ARTIKEL

%%

„Hamburg enteignet“ in der Bürgerschaft: Rege Debatte um Vergesellschaftung
Die Hamburger Volksinitiative präsentiert dem Stadtentwicklungsausschuss ihre Forderungen. Und bietet den Abgeordneten die Stirn.
Mit Verweis auf Statista-Daten legten die Ini-Vertreter*innen dar, dass die Mieten in Hamburg seit 2011 im Durchschnitt um 26 Prozent gestiegen seien. Zugleich seien im Zuge der Inflation die Verbraucherpreise gestiegen, während die Reallöhne zum Vorjahr um 4,6 Prozent gesunken seien. Das Leben in Hamburg werde stetig teurer und die Wohnungssuche sei besonders für mehrfach diskriminierte und marginalisierte Personengruppen mühselig, so Marco Hosemann, einer der Sprecher*innen der Initiative.
Aus einer Recherche der Rosa Luxemburg-Stiftung trägt die Ini vor, dass rund 25 Prozent des Wohnungsmarktes privaten und börsenorientierten Unternehmen gehören, Immobilienkonzernen Vonovia, Nordelbe Heimstaden oder Potenberg. Unklar bleibe jedoch, wie die Verteilung konkret aussieht, da es aus datenschutzrechtlichen Gründen keinen Zugriff auf die Grundbücher gibt. Zusätzlich sinke der Bestand der Sozialwohnungen trotz der hohen Wohnungsbauzahlen, die der rot-grüne Senat in den vergangene Jahren vorweisen konnte.

%%

AUFGABEN
[1] Um wie viel Prozent sind die Mieten in Hamburg laut dem Artikel über die Volksinitiative seit 2011 im Durchschnitt gestiegen?
[2] Schreiben Sie aus dem Artikel über die Volksinitiative die Passage von „Mit Verweis auf“ bis einschließlich „Sprecher*innen der Initiative.“ wortgetreu ab.
Stützen Sie sich ausschließlich auf den Artikel.

Gespeicherte Daten
%%

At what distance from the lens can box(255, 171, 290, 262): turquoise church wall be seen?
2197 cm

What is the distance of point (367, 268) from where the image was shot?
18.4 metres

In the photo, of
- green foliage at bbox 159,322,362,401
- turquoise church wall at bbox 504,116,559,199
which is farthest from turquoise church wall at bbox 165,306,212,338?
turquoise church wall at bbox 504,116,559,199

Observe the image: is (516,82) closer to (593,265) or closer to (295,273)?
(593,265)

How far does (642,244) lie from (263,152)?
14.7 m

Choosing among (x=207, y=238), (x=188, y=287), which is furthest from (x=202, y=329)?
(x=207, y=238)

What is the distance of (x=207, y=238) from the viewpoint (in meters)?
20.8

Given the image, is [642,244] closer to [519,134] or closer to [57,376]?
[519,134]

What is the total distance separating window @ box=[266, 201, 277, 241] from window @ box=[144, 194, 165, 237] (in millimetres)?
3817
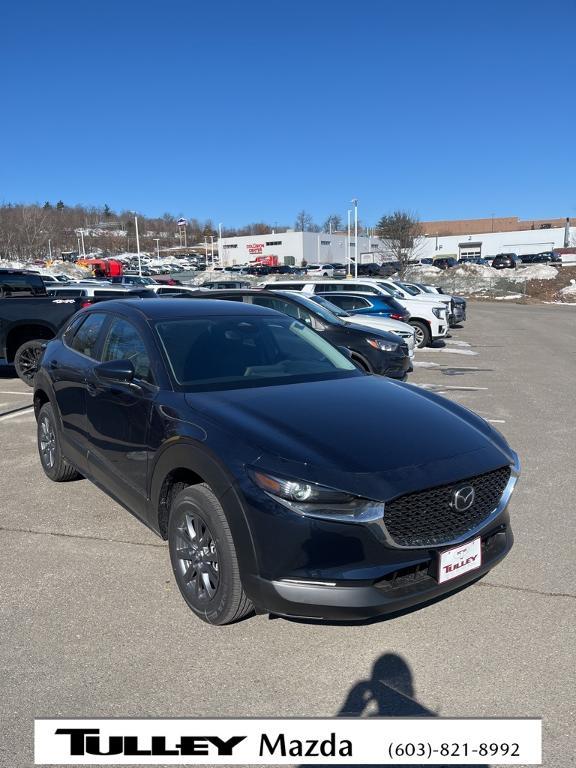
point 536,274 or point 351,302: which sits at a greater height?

%%

LÖSUNGEN IM EINZELNEN
[1] Um 26 Prozent.

[2]
Mit Verweis auf Statista-Daten legten die Ini-Vertreter*innen dar, dass die Mieten in Hamburg seit 2011 im Durchschnitt um 26 Prozent gestiegen seien. Zugleich seien im Zuge der Inflation die Verbraucherpreise gestiegen, während die Reallöhne zum Vorjahr um 4,6 Prozent gesunken seien. Das Leben in Hamburg werde stetig teurer und die Wohnungssuche sei besonders für mehrfach diskriminierte und marginalisierte Personengruppen mühselig, so Marco Hosemann, einer der Sprecher*innen der Initiative.